I was captivated by the honesty and precision of her writing, which has remained just as poignant forty years later. The Lucia Berlin who speaks in this story on behalf of the cleaning women never forgets the Lucia Berlin who is an author and intellectual, and through the advice she offers her successors she preserves her position internally and externally, describing a place in which she is a temporary visitor, in passing, miserable and heartbroken, lingering between bus stations in Los Angeles. This story is imbued with an odd intimacy that gives it its power: the narrator knows how to call things by their name, she knows the “tricks” of the trade, but also knows how to place them within a local and cultural context—the names of brands, television commercials—she uses precise flashes to expose the intimate lives of her customers, but also the intimate face of city life, and gradually, the intimate details of her own life. It is this dualism that stands in the center of the story. A maid’s brief visit, a woman gazing out the bus window, a temporary job as a cleaning woman — these alone are enough for the author to create an entire world that is witty, humorous, critical, very sensitive and powerful, and which is imparted in a distinct female voice that resonates to this day.
42–PIEDMONT. Slow bus to Jack London Square. Maids and old ladies. I sat next to an old blind woman who was reading Braille, her finger gliding across the page, slow and quiet, line after line. It was soothing to watch, reading over her shoulder. The woman got off at 29th, where all the letters have fallen from the sign NATIONAL PRODUCTS BY THE BLIND except for BLIND.

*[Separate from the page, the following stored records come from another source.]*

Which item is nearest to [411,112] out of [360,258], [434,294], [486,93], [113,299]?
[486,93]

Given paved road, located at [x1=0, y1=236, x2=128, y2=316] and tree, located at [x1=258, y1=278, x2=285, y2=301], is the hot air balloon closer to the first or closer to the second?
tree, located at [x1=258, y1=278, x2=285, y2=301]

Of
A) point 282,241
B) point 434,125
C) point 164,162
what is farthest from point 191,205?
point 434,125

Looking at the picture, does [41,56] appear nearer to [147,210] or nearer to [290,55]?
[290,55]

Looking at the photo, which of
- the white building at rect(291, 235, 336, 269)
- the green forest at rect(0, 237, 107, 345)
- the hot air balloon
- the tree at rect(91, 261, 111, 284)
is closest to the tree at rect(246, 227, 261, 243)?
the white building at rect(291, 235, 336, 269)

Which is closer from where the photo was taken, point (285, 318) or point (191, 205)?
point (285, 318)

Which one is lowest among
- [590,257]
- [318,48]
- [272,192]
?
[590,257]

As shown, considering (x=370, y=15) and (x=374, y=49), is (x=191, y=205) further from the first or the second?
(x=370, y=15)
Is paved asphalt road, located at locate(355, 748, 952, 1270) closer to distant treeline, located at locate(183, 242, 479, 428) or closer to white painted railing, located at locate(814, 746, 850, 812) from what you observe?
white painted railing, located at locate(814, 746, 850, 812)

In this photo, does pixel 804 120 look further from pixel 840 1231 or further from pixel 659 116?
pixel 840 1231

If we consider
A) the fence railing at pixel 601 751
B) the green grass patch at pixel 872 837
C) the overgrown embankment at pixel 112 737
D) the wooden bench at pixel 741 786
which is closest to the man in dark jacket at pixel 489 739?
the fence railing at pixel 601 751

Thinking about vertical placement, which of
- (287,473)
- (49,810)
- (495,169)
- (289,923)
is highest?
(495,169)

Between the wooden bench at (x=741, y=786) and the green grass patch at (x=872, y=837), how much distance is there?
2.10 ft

29th is my stop too, but I have to go all the way downtown to cash Mrs. Jessel’s check. If she pays me with a check one more time I’ll quit. Besides she never has any change for carfare. Last week I went all the way to the bank with my own quarter and she had forgotten to sign the check.
She forgets everything, even her ailments. As I dust I collect them and put them on her desk. 10 AM. NAUSEEA (sp) on a piece of paper on the mantle. DIARREEA on the drainboard. DIZZY POOR MEMORY on the kitchen stove. Mostly she forgets if she took her phenobarbital or not, or that she has already called me twice at home to ask if she did, where her ruby ring is, etc.
She follows me from room to room, saying the same things over and over. I’m going as cuckoo as she is. I keep saying I’ll quit but I feel sorry for her. I’m the only person she has to talk to. Her husband is a lawyer, plays golf and has a mistress. I don’t think Mrs. Jessel knows this, or remembers. Cleaning women know everything.
Cleaning women do steal. Not the things the people we work for are so nervous about. It is the superfluity that finally gets to you. We don’t want the change in the little ashtrays.
Some lady at a bridge party somewhere started the rumor that to test the honesty of a cleaning woman you leave little rosebud ashtrays around with loose change in them, here and there. My solution to this is to always add a few pennies, even a dime.
The minute I get to work I first check out where the watches are, the rings, the gold lamé evening purses. Later when they come running in all puffy and red-faced I just coolly say “Under your pillow, behind the avocado toilet.” All I really steal is sleeping pills, saving up for a rainy day.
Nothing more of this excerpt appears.